▸ Requirement
In the text on competent tribunals, rewrite the paragraph beginning "During the 1991 Gulf War" as a short bulleted list that keeps its main facts.

Innocent civilian who should be immediately returned to his home or released.
Civilian Internee who for reasons of operational security, or probable cause incident to criminal investigation, should be detained.

"Competent tribunals" during the 1991 Gulf War
During the 1991 Gulf War, some detainees initially categorized as POWs were found to be innocent civilians who had surrendered to receive free food and lodging.  1,196 tribunals were convened, of which 310 individuals were granted POW status.  The remaining 886 detainees "were determined to be displaced civilians and were treated as refugees. No civilian was found to have acted as an unlawful combatant."

"Competent tribunals" in the context of the detainees held at Guantanamo Bay
This term began to receive a lot of attention when President George W. Bush announced that the United States would follow the Geneva Conventions as it was strictly interpreted, and that the war in Afghanistan did not fall within that purview.
As such, President Bush stated that fighters captured in the war in Afghanistan would be treated as "unlawful combatants".

Critics claimed that signatories to the Geneva Conventions, like the United States, are obliged to treat all captured combatants as if they qualified for POW status, until a "competent tribunal" considers their case and determines that they don't qualify for POW status.

The Supreme Court set aside this question in the case of Hamdan v. Rumsfeld.  Although it ruled against the Bush administration on the legality of the Guantanamo military commissions, it also determined that these detainees were due the rights accorded under the more limited Common Article 3.  It reserved judgement on Article 5 with its competent tribunals.

Combatant Status Review Tribunal as competent tribunals

Following the 2004 Rasul v. Bush ruling, the Bush administration began using Combatant Status Review Tribunals to determine the status of detainees.

The Bush administration tried to keep secret the identity of all the Guantanamo detainees.  But some detainees' identities leaked out.  Sympathetic lawyers secured permission from those detainees' families, and mounted legal challenges to try to secure their  human rights.  The Bush administration lost, and was forced to institute Combatant Status Review Tribunal.

The reviews determined only 38 detainees were not illegal combatants. Then, through some kind of mix-up, Murat Kurnaz's dossier was accidentally declassified.

▸ Data shown
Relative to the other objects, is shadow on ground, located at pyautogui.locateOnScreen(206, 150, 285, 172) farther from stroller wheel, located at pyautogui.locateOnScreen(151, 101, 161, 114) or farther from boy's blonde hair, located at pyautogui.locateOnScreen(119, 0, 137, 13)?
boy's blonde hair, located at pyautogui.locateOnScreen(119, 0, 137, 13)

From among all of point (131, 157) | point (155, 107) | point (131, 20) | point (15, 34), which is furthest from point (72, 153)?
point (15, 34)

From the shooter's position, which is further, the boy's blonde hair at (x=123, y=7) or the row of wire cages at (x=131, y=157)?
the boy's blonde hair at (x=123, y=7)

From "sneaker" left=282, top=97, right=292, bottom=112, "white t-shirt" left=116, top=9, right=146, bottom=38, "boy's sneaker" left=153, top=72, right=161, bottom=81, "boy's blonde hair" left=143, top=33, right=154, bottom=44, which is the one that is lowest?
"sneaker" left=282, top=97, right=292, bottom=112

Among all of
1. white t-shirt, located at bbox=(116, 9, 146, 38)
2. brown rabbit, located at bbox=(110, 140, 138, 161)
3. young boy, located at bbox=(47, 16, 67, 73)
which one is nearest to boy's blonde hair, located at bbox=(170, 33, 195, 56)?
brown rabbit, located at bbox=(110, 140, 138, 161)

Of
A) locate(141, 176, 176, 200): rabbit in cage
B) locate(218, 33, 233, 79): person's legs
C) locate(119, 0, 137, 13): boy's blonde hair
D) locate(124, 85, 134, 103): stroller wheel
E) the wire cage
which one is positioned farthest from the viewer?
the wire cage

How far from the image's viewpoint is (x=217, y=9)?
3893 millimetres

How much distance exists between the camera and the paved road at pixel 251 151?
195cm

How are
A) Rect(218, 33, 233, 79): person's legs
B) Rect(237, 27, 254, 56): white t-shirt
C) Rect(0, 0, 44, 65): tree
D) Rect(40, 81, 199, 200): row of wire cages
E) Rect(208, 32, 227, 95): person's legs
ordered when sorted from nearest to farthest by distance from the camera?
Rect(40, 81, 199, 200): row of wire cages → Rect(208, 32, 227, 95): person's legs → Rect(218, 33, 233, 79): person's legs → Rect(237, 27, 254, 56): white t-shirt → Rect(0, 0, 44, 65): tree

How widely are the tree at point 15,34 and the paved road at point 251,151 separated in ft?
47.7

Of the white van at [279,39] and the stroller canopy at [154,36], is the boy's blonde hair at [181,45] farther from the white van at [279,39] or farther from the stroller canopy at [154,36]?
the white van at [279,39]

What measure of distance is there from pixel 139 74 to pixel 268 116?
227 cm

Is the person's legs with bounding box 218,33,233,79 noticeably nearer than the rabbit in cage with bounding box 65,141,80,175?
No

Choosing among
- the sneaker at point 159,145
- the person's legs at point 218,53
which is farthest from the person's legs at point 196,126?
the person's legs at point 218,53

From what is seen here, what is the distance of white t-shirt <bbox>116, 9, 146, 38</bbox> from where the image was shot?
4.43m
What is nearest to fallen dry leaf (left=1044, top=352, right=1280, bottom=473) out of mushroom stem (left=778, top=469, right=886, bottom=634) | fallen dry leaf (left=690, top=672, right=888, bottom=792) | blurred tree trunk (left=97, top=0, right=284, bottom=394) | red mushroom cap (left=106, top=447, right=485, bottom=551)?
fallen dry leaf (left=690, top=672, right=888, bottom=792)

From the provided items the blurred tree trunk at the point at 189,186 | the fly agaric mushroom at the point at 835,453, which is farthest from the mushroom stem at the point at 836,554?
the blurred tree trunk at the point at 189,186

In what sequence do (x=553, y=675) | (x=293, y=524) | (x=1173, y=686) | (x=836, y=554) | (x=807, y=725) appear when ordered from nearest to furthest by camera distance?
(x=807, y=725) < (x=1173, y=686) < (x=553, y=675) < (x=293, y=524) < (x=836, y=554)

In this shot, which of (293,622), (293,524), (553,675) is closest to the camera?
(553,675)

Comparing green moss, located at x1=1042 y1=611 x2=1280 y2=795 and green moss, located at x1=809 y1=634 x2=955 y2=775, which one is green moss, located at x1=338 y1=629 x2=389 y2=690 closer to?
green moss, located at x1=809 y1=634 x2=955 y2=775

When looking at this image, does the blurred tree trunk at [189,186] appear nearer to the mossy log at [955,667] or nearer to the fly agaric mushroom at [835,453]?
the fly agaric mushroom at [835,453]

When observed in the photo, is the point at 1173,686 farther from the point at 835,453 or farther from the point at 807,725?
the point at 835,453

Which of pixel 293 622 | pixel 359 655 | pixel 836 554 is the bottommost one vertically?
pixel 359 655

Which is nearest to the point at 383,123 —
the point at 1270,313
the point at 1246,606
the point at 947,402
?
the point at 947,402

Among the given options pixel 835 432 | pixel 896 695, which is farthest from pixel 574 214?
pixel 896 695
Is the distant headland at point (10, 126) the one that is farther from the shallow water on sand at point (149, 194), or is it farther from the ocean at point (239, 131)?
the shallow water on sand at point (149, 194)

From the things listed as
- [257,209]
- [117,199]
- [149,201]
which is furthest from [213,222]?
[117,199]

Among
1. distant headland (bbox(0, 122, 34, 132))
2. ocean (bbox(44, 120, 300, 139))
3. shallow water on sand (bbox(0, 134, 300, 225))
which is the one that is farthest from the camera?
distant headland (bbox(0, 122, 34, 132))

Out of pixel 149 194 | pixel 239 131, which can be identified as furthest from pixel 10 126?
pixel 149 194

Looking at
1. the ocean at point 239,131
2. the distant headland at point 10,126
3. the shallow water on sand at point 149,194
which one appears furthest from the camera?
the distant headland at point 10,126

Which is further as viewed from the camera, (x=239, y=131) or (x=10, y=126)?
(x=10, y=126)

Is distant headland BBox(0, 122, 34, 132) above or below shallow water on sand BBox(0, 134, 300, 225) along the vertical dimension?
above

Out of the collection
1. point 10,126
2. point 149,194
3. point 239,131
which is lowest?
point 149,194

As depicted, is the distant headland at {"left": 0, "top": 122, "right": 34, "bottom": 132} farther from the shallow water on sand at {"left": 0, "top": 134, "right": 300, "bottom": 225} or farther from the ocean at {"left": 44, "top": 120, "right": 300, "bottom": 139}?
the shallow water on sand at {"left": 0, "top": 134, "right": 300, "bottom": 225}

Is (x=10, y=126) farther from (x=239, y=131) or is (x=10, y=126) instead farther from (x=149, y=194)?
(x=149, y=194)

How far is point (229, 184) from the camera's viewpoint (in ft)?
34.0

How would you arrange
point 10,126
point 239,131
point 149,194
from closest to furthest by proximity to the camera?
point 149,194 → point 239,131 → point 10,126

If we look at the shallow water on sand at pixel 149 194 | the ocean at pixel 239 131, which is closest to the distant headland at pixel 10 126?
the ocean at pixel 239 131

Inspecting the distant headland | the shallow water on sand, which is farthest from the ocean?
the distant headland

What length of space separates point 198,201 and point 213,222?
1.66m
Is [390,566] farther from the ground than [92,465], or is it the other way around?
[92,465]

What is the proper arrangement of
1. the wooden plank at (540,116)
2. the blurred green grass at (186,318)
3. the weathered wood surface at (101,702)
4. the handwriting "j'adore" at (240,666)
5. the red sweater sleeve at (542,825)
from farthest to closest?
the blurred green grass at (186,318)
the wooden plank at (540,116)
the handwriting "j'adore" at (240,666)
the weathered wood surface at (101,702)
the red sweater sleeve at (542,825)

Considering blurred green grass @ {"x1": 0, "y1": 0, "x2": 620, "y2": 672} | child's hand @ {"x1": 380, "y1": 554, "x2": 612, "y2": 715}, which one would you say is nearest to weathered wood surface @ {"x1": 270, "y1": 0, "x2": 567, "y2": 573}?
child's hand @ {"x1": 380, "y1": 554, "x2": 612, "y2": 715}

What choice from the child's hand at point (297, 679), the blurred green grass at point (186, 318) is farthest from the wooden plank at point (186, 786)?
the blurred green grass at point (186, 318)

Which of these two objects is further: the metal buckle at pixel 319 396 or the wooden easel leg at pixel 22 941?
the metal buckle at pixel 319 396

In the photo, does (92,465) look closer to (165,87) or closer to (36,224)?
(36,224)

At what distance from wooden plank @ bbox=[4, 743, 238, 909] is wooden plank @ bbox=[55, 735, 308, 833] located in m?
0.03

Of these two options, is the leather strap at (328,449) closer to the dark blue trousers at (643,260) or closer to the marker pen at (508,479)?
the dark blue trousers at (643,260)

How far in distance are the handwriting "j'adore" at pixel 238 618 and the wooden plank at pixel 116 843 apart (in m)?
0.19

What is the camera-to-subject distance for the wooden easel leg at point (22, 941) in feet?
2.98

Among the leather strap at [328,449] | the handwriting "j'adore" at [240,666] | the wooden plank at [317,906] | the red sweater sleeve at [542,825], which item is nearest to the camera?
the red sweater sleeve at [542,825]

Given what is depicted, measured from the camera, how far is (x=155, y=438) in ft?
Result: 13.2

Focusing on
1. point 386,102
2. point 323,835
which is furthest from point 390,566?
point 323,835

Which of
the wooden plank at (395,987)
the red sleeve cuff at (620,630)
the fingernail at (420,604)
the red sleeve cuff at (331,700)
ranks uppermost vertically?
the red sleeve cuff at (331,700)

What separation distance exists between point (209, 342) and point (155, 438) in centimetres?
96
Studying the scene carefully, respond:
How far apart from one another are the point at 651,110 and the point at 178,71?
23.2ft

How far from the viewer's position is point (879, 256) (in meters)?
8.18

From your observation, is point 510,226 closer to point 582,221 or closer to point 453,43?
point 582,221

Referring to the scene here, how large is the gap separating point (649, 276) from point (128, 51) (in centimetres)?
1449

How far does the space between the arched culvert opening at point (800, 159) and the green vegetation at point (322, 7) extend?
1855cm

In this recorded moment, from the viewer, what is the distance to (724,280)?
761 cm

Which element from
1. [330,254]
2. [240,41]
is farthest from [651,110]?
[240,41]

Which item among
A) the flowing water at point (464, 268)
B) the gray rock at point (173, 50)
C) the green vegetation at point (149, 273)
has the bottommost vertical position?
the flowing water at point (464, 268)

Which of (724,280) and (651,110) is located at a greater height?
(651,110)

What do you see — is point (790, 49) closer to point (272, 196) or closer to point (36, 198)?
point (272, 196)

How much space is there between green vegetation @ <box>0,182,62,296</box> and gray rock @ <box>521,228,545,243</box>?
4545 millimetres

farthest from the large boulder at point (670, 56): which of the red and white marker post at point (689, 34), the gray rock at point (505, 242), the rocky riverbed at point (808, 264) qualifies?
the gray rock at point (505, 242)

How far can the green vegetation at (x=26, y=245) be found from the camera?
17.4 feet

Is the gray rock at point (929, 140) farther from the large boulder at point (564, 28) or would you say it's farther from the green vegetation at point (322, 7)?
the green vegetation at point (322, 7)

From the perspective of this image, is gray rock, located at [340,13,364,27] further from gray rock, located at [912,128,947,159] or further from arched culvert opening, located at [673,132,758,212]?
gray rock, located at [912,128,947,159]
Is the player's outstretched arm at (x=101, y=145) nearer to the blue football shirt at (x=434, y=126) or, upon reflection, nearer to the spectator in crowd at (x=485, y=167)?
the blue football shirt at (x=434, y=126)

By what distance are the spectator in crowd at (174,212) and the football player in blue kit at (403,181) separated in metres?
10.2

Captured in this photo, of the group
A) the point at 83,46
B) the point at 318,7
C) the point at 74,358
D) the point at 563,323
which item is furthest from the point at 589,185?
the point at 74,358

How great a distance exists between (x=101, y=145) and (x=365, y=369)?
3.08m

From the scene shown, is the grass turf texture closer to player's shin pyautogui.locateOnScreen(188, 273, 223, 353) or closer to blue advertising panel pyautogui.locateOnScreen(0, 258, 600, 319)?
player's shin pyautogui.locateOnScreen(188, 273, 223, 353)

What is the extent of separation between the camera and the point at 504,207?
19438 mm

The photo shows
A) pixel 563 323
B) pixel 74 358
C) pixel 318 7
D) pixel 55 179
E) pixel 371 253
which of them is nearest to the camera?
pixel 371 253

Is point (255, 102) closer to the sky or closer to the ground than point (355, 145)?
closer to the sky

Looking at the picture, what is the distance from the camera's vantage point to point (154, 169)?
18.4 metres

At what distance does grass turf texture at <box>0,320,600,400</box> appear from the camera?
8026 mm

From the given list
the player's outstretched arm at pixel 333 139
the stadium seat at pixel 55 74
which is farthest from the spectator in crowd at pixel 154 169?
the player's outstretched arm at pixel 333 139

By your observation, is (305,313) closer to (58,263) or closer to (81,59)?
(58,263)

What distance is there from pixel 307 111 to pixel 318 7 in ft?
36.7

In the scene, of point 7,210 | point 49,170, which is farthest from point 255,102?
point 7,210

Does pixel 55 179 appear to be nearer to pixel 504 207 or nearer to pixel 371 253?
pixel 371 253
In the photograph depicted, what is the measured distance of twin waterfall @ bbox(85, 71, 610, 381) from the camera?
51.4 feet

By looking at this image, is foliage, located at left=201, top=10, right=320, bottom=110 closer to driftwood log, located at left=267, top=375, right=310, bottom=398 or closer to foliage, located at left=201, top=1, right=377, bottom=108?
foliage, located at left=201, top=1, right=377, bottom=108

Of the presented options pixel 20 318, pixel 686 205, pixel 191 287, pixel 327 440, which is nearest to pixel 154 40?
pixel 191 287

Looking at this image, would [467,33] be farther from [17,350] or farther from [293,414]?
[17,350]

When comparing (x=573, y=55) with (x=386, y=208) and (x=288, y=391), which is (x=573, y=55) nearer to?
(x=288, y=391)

▸ Right answer
- In the 1991 Gulf War, some detainees first classed as POWs turned out to be innocent civilians who had surrendered to get free food and lodging.
- 1,196 tribunals were convened.
- 310 individuals were granted POW status.
- The other 886 were judged displaced civilians and treated as refugees.
- No civilian was found to have acted as an unlawful combatant.